Excerpts from a spatial reasoning dataset:
** start **

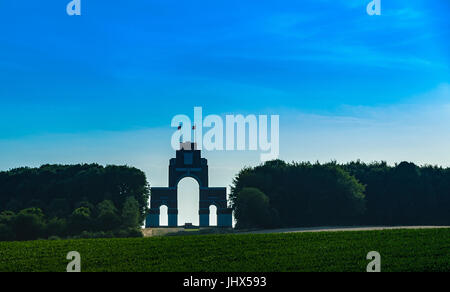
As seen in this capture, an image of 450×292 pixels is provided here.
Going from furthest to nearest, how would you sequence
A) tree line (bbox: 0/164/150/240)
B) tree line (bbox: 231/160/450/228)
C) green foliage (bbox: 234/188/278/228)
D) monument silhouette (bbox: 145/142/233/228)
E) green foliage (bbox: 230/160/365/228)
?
monument silhouette (bbox: 145/142/233/228) → green foliage (bbox: 230/160/365/228) → tree line (bbox: 231/160/450/228) → green foliage (bbox: 234/188/278/228) → tree line (bbox: 0/164/150/240)

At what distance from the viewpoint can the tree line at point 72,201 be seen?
54781mm

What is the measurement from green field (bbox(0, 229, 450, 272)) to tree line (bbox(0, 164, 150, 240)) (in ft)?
47.0

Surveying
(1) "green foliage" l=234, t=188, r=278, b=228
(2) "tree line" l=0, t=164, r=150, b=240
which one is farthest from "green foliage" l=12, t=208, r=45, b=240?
(1) "green foliage" l=234, t=188, r=278, b=228

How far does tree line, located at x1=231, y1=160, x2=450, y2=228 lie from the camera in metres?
61.3

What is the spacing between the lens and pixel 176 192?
74312mm

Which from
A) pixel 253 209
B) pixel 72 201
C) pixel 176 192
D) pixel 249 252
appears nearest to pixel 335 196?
pixel 253 209

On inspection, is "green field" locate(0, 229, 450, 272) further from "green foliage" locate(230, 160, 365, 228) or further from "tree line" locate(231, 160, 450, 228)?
"green foliage" locate(230, 160, 365, 228)

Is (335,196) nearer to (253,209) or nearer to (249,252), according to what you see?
(253,209)

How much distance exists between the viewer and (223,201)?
74.5 m
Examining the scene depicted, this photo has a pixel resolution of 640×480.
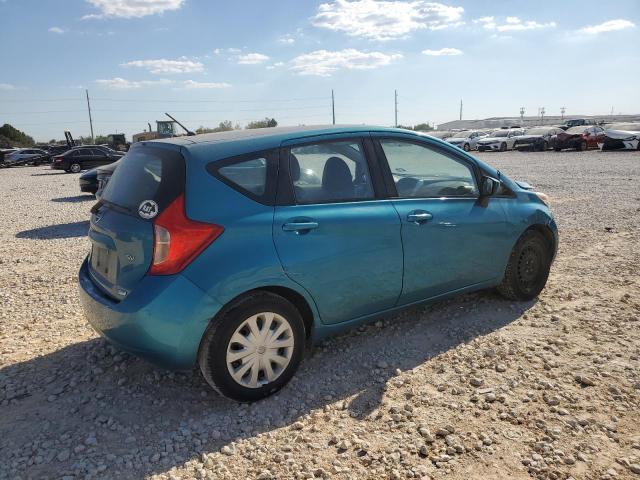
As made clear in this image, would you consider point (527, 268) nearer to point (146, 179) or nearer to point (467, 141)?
point (146, 179)

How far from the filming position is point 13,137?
6856 centimetres

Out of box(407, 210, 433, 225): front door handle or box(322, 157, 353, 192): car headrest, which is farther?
box(407, 210, 433, 225): front door handle

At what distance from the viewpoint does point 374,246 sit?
3.66 metres

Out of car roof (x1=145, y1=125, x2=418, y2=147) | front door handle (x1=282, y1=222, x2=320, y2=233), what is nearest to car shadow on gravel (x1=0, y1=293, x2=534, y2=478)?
front door handle (x1=282, y1=222, x2=320, y2=233)

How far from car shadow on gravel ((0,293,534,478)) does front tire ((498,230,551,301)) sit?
0.46m

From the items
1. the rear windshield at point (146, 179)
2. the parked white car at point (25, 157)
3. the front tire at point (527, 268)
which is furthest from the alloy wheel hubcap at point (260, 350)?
the parked white car at point (25, 157)

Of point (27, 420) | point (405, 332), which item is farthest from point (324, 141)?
point (27, 420)

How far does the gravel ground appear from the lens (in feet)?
8.98

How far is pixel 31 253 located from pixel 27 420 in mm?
5120

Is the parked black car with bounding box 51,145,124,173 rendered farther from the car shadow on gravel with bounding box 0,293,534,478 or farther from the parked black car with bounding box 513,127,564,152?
the parked black car with bounding box 513,127,564,152

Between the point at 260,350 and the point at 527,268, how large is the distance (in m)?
2.80

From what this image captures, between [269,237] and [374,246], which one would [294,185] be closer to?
[269,237]

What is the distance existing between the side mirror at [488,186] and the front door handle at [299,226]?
1.70 metres

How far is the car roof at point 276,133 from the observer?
347cm
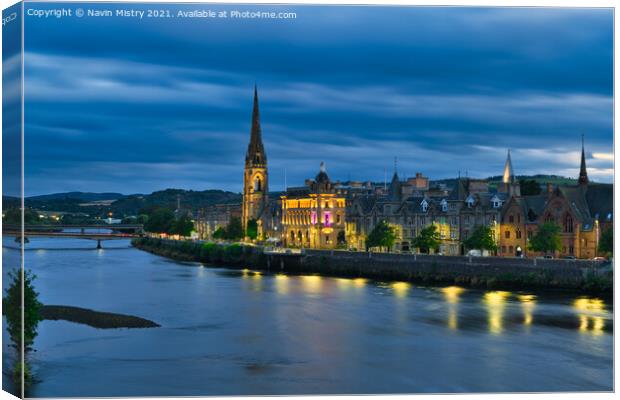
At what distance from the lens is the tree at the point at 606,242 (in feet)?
135

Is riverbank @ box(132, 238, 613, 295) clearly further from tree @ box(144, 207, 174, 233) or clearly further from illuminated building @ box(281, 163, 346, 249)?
tree @ box(144, 207, 174, 233)

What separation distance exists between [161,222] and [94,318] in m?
80.4

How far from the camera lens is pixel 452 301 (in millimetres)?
37562

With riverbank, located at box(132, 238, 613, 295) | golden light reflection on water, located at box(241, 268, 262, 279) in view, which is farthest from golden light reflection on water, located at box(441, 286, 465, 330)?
golden light reflection on water, located at box(241, 268, 262, 279)

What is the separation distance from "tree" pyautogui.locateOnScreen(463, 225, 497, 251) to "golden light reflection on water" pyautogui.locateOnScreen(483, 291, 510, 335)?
10.1 m

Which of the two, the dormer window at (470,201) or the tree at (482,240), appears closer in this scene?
the tree at (482,240)

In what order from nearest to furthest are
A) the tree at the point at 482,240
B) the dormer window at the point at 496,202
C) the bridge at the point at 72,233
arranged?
the bridge at the point at 72,233
the tree at the point at 482,240
the dormer window at the point at 496,202

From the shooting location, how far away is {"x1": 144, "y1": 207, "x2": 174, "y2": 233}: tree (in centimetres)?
11019

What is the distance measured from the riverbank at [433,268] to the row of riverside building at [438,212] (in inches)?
185

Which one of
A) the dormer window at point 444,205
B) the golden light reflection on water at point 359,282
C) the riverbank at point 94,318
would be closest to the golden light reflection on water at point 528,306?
the golden light reflection on water at point 359,282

** end **

● **WHAT YOU SHOULD DO**: Reproduce the lines from the one containing "What is the separation" through the end of the lines, inclusive.

● **EXERCISE SOLUTION**:
What is the separation distance from "tree" pyautogui.locateOnScreen(463, 225, 497, 251) to "golden light reflection on water" pyautogui.locateOnScreen(483, 291, 510, 335)?
10.1 m

Which of the two, the dormer window at (470,201) or the tree at (482,240), appears closer in this scene?
the tree at (482,240)

In what order from nearest to furthest are
A) the tree at the point at 482,240
B) the dormer window at the point at 496,202
C) the bridge at the point at 72,233
arranged?
the bridge at the point at 72,233
the tree at the point at 482,240
the dormer window at the point at 496,202

From the shooting location, how far away is {"x1": 144, "y1": 207, "x2": 174, "y2": 233}: tree (in centimetres)?
11019

What is the distance measured from the riverbank at [433,268] to the row of riverside building at [438,212] (in inches)?
185

Which one of
A) the dormer window at point 444,205
B) the golden light reflection on water at point 359,282
C) the riverbank at point 94,318
would be closest to the golden light reflection on water at point 528,306?
the golden light reflection on water at point 359,282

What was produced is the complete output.